[START Selected passage]
Today Microsoft office is expensive. Amazon.co.uk has the Standard edition at £283.27 at time of writing. That’s a lot of money, especially if you don’t use it every day.
Here I have some credible alternatives to Microsoft office that are hassle-free and cost-free:
Open office org
Open Office.org (the ‘.org’ is included for legal reasons) is my personal favourite. Developed with help from Sun Microsystems, but still open source and completely free, Open Office.org offers you a seamless switch over from Microsoft Office. With alternatives to Microsoft Word, Excel, Powerpoint and Access, you’ll still be able to open regular Office documents, work on them save them and read and edit them again in Microsoft Office. Open Office hasn’t always been the quickest application, but it is becoming faster and more streamlined with each release.
Download Open Office.org
IBM Lotus Symphony
Lotus is based on an earlier version of Open Office, but branched off in a slightly different direction. It’s not as intuitive as Open Office but it’s free and again works with Word documents.
[END Selected passage]
◆ Task instructions ◆
- a) Answer these questions from the passage about free Office alternatives:
(i) What price did Amazon.co.uk list for the Standard edition of Microsoft Office?
(ii) Which company helped develop Open Office.org?
(iii) What is IBM Lotus Symphony based on?
- b) Copy word for word the stretch of the passage about free Office alternatives from "Today Microsoft office" through "it every day.".
Rely only on the passage about free Office alternatives.
[START Records]
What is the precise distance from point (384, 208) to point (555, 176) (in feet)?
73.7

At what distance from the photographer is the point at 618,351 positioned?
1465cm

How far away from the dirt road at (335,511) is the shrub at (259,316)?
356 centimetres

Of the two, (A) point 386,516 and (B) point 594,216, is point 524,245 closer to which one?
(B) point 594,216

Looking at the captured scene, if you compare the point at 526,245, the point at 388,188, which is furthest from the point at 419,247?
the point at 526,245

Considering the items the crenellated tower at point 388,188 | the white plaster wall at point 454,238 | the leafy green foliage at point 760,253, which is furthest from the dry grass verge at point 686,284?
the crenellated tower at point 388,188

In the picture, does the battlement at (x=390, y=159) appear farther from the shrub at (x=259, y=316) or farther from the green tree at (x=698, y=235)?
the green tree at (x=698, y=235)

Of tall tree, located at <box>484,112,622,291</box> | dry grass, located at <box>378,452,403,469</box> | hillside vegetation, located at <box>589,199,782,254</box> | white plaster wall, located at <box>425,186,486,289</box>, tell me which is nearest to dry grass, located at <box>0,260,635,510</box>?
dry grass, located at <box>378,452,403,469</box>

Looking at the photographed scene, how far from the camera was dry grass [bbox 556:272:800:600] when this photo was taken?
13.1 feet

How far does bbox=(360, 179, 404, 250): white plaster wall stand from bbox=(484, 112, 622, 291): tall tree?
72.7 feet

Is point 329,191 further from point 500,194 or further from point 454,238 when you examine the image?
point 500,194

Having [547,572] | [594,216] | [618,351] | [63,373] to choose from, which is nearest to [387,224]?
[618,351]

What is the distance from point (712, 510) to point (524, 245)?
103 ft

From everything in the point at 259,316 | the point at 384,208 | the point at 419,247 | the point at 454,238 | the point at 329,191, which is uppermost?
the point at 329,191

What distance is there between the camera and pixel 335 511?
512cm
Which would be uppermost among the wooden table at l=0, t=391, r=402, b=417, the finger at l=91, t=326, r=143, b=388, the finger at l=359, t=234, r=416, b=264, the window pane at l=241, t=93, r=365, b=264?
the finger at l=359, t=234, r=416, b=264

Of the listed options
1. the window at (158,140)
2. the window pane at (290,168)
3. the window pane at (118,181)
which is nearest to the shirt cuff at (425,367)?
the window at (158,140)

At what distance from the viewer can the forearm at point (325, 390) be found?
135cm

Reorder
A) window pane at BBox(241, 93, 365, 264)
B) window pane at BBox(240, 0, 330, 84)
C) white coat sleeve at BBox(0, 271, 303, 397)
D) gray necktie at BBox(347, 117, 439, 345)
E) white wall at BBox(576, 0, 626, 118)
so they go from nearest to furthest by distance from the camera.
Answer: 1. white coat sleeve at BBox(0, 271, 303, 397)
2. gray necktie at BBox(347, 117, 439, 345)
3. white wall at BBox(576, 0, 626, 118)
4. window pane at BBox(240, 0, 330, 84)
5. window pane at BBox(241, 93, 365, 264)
[END Records]
◆ In response ◆
- a)
(i) £283.27
(ii) Sun Microsystems
(iii) An earlier version of Open Office

- b)
Today Microsoft office is expensive. Amazon.co.uk has the Standard edition at £283.27 at time of writing. That’s a lot of money, especially if you don’t use it every day.